I look into his stunning green eyes. It’s his eyes that captivated me when we first met. One look, and I was a goner. Yet somehow, when I look into those very same eyes now, they just look like a diluted version of Silas’s eyes.

“I mean it. I feel like I don’t even know you, Ryan. Everything you said that night made me wonder how much of our relationship was even real.”

“Everything about it was real, Alanna. Just give me a chance to prove it. You can’t just expect me to accept this. We can’t break up and throw away months worth of memories over words spoken in a drunken stupor. Please, Alanna. You know me. You know the real me better than anyone else does. I know I’m a dick sometimes and I fuck up occasionally, but my heart is in the right place, and it only beats for you. It always has.”

I bite down on my lip, memories of the two of us flooding my mind. Most of the memories I’ve got are with him, and he’s right, it’s hard to walk away from that. But how could I possibly be with him when I slept with his brother behind his back? He’d never forgive me. If we were to get back together, we’d be on borrowed time. At some point, he’d find out, and that’d be the end of us. Besides... it isn’t him I see when I close my eyes now. It’s Silas.

“I can’t be with you,” I whisper.

“Why?” His voice breaks, true pain reflected in his eyes. “I love you, Alanna. There’s nothing you and I can’t get through together. Please, sweetheart. Give me a chance to prove to you that I’m better than the version of me you saw that night.”

I look away, suddenly uncertain. Even though I want to, I struggle to deny his request. “I don’t think you and I can be anything more than friends,” I murmur. “I just… I don’t see us getting back together. Our relationship wasn’t as happy as either of us pretended it was.
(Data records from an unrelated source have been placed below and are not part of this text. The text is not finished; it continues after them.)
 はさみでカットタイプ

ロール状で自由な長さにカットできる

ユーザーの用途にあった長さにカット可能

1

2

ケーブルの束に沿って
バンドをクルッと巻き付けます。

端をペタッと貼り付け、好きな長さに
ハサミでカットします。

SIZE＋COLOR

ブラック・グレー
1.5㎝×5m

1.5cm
We weren’t a good fit, and this incident was just what we needed to show us that.”

He shakes his head and takes a step closer. Ryan cups my cheek tenderly and sighs. “Give me a chance to prove you wrong, Alanna. After the months we spent together, don’t you owe me that much at least? At least give me a chance to mend our friendship. We were such good friends before. Even if you never want to get back together, surely our friendship is still salvageable?”

I bite down on my lip and nod against better judgement. “Maybe,” I whisper.

He leans in and presses a kiss against my cheek, startling me. “Thank you, sweetheart. You won’t regret this.”

I pull away from him and put some distance between us, his proximity making me uncomfortable. I thought I loved him, yet within the span of a few weeks, I can barely stand the sight of him. “Don’t misunderstand,” I warn him. “I think we can be friends, and I’m willing to work on that, but that’s all I’m willing to give you.”

He smiles and nods. “We started off as friends, Alanna. Remember? A chance is all I need.”

Ryan smirks and walks away, leaving me standing here wondering what just happened.

I walk out in a daze, annoyed with myself for agreeing to his request when I didn’t truly want to. Before I even reach my desk, Silas calls for me, his tone angry. “In my office.Now,” he barks.

I follow him in, jumping when he slams the door closed behind us. “What did Ryan want?” he asks, pacing in his office.

I can barely look him in the eye. I’m so overwhelmed with guilt that I shouldn’t even be feeling. I don’t owe Silas anything, yet I’m nervous standing here, my heart beating a strange rhythm of fear and guilt.

“He wanted to make up. He asked me for another chance.”